▶ [Exercise task]: Repeat exactly, and only, the lines from the line containing "Is the white reflection" through the last line of the records below, including both.

Items listed in a dataset
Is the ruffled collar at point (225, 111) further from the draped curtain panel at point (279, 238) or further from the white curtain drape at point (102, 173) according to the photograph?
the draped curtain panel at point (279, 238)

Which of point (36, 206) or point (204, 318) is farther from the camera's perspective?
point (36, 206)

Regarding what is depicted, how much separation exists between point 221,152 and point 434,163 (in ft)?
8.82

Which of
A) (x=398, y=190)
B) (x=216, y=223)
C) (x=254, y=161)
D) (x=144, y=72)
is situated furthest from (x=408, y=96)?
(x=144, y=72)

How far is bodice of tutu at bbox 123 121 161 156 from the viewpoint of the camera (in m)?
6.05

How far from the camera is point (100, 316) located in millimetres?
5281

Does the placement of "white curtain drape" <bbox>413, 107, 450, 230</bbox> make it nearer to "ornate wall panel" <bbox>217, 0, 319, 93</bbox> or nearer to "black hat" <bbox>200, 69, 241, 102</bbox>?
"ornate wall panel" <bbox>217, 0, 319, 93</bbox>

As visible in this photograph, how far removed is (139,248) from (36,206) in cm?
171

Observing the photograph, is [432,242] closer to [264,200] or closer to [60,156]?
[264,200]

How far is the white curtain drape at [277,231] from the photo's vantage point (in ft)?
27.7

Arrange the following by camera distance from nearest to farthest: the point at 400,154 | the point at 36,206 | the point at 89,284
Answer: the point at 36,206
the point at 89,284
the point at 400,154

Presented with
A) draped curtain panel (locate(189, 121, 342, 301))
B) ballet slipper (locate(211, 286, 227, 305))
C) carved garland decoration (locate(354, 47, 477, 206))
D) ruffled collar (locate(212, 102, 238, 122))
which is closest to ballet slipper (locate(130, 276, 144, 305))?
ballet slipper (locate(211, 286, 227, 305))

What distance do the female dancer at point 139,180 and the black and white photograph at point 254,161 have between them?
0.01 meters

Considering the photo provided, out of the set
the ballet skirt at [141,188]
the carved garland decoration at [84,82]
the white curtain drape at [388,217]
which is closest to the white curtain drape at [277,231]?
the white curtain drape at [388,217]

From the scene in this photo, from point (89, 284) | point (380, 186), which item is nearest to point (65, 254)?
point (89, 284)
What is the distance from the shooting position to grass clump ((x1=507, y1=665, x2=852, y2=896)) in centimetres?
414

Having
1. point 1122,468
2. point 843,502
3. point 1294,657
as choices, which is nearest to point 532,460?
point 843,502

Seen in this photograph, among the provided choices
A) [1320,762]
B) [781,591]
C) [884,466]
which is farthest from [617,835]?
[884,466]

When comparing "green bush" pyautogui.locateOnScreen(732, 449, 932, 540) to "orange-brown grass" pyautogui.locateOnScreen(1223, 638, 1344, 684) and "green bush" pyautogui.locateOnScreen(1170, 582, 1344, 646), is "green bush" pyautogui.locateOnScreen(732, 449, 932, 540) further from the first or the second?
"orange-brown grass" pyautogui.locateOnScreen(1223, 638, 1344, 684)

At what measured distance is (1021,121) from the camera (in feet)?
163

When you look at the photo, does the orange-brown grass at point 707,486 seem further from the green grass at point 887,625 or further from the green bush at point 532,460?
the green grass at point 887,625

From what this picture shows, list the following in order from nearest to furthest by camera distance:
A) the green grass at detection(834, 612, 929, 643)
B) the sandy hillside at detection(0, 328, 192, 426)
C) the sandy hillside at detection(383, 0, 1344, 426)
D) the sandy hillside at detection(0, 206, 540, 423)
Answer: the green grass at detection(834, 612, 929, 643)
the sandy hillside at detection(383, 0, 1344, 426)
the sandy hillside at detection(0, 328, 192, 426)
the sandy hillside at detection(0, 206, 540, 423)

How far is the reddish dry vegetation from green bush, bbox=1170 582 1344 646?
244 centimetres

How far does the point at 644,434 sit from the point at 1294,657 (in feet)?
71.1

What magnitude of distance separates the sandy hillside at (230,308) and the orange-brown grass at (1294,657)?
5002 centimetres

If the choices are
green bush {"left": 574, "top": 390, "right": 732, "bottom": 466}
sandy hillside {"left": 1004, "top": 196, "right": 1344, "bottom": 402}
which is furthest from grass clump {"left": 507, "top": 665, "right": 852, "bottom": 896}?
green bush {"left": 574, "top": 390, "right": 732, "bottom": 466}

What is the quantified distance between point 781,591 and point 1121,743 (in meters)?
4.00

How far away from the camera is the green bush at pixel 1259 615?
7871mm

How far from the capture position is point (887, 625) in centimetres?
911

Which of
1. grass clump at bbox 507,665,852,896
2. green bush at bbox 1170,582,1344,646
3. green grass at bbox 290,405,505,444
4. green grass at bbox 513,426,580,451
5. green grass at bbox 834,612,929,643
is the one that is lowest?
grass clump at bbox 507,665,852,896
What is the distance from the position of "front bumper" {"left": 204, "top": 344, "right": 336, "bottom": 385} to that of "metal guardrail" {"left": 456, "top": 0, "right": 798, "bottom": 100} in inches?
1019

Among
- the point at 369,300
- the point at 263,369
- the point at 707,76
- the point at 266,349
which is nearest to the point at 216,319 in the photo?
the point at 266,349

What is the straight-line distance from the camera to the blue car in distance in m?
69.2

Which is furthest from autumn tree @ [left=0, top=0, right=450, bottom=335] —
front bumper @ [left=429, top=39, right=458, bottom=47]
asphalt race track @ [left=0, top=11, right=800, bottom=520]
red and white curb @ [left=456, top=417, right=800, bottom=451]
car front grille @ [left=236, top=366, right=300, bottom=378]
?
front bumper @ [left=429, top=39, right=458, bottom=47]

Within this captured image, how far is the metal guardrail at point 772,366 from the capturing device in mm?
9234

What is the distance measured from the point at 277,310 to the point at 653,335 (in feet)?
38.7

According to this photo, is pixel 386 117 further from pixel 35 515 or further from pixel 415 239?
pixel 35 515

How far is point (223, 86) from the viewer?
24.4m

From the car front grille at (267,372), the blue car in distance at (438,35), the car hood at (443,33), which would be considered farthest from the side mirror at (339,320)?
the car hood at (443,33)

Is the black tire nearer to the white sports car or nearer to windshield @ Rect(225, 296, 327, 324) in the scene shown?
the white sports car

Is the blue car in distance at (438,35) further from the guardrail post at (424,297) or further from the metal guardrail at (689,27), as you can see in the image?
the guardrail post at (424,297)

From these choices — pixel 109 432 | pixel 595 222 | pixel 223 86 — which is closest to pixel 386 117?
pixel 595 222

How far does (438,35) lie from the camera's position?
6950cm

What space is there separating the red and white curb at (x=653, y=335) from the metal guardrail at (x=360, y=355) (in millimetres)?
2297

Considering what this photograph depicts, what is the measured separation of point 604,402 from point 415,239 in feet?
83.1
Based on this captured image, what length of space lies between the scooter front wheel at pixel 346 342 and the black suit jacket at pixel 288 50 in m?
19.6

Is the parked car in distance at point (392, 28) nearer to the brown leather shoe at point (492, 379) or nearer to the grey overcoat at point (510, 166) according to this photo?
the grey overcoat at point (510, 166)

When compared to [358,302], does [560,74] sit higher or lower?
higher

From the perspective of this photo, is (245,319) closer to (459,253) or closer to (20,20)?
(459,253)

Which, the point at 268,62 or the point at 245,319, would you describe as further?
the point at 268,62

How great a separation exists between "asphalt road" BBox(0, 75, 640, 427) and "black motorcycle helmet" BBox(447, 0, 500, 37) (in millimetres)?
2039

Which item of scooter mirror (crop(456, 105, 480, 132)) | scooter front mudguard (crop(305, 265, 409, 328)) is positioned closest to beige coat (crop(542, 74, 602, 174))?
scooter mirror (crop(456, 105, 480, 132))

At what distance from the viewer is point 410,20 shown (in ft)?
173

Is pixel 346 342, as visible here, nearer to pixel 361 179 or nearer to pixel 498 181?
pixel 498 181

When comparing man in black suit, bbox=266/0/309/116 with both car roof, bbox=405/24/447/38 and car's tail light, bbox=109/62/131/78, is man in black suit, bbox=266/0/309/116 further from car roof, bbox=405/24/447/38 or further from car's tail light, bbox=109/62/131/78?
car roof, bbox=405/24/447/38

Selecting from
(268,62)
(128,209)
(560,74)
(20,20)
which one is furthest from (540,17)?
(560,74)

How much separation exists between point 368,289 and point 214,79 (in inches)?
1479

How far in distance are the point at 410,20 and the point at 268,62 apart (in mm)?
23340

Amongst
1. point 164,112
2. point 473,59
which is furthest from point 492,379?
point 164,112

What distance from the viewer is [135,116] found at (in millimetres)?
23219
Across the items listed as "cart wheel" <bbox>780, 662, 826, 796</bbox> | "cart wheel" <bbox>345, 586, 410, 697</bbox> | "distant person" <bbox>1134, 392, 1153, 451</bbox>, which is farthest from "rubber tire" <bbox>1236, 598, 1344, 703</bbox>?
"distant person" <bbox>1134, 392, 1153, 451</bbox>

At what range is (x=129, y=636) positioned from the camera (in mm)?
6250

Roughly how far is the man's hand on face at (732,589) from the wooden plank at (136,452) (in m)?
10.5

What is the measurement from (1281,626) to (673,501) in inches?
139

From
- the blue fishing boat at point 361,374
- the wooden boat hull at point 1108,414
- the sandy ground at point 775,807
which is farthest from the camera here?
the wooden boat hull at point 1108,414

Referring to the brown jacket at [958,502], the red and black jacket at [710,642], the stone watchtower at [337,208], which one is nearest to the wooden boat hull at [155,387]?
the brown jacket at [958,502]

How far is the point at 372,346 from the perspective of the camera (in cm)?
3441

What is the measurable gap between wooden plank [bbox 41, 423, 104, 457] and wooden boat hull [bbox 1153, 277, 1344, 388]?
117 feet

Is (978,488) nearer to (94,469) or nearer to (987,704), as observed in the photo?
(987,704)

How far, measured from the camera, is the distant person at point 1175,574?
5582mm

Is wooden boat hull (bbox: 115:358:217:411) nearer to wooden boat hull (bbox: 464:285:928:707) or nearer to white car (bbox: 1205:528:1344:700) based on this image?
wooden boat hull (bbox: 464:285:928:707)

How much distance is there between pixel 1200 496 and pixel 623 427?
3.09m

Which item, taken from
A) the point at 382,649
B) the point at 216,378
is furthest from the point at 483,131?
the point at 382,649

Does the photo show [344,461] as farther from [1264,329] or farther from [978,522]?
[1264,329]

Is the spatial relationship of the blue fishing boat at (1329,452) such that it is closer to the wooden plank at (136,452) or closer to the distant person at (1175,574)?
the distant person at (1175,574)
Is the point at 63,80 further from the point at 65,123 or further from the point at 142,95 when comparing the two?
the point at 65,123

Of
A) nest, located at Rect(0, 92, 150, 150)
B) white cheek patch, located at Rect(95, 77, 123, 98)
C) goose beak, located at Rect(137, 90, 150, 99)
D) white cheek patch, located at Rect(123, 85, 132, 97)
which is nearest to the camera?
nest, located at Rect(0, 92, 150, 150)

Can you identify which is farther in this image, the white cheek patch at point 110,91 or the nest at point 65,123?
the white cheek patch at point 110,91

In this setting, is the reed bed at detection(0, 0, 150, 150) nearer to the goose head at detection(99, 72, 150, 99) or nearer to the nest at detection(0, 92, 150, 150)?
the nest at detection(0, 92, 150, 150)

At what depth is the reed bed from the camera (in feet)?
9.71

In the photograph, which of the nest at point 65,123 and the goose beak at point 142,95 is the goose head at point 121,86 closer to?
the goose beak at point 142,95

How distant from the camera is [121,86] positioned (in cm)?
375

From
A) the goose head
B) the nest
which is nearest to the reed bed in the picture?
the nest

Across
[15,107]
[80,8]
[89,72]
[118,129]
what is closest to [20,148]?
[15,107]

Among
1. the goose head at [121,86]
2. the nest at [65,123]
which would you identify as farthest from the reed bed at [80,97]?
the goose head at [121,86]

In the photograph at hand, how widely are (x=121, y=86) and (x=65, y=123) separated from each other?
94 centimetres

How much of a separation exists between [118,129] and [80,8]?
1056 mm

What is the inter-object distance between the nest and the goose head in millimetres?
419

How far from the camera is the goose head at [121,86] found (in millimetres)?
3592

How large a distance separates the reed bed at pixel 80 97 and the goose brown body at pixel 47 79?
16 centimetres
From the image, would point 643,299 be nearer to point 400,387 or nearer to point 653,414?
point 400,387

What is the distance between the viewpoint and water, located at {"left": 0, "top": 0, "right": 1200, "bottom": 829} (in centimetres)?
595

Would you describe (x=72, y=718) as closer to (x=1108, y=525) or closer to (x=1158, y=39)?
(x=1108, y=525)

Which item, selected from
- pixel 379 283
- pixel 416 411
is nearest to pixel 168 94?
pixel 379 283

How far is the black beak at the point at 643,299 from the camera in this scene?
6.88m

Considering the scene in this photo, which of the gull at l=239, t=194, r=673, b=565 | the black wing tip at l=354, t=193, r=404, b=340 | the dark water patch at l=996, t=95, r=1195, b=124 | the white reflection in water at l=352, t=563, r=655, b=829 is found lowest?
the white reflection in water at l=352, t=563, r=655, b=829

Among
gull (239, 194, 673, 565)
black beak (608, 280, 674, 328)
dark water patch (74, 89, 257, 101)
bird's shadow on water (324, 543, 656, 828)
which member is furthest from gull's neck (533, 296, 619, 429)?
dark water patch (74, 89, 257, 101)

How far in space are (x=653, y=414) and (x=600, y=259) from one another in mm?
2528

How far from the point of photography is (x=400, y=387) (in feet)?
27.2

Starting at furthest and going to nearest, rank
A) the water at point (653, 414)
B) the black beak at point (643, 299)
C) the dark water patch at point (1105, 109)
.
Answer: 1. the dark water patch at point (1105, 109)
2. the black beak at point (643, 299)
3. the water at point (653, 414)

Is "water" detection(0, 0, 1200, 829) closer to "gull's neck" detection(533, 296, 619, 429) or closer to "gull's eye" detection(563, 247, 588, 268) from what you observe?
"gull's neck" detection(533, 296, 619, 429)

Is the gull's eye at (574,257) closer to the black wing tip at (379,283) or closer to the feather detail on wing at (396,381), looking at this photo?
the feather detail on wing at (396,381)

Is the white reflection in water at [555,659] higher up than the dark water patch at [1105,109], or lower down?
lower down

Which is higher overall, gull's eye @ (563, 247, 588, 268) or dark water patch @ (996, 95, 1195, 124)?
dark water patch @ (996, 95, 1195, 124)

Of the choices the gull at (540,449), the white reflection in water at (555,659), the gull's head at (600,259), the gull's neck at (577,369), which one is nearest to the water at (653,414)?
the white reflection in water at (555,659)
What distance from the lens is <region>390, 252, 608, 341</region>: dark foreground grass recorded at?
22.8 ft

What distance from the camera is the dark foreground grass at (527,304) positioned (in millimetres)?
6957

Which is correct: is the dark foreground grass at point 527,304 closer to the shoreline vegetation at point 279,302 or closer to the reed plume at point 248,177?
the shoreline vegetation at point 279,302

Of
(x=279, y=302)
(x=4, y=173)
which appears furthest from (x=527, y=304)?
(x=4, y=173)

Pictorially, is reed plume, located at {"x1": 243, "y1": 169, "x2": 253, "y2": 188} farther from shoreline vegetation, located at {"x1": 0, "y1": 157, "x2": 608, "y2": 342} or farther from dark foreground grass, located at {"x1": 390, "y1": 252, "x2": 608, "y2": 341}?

▶ [Solution for this exercise]:
Is the white reflection in water at [555,659] higher up than the dark water patch at [1105,109], or lower down?
lower down

Which is higher overall, gull's eye @ (563, 247, 588, 268) or dark water patch @ (996, 95, 1195, 124)?
dark water patch @ (996, 95, 1195, 124)

Of the choices the gull at (540,449), the white reflection in water at (555,659), the gull's head at (600,259), the gull's neck at (577,369), which one is nearest to the water at (653,414)?
the white reflection in water at (555,659)
What distance from the lens is <region>390, 252, 608, 341</region>: dark foreground grass recorded at?
22.8 ft

What distance from the camera is the dark foreground grass at (527,304) positioned (in millimetres)?
6957

Which is correct: is the dark foreground grass at point 527,304 closer to the shoreline vegetation at point 279,302 or closer to the reed plume at point 248,177?
the shoreline vegetation at point 279,302

Of
(x=279, y=302)
(x=4, y=173)
which appears furthest from (x=527, y=304)?
(x=4, y=173)

Pictorially, is reed plume, located at {"x1": 243, "y1": 169, "x2": 253, "y2": 188} farther from shoreline vegetation, located at {"x1": 0, "y1": 157, "x2": 608, "y2": 342} or farther from dark foreground grass, located at {"x1": 390, "y1": 252, "x2": 608, "y2": 341}?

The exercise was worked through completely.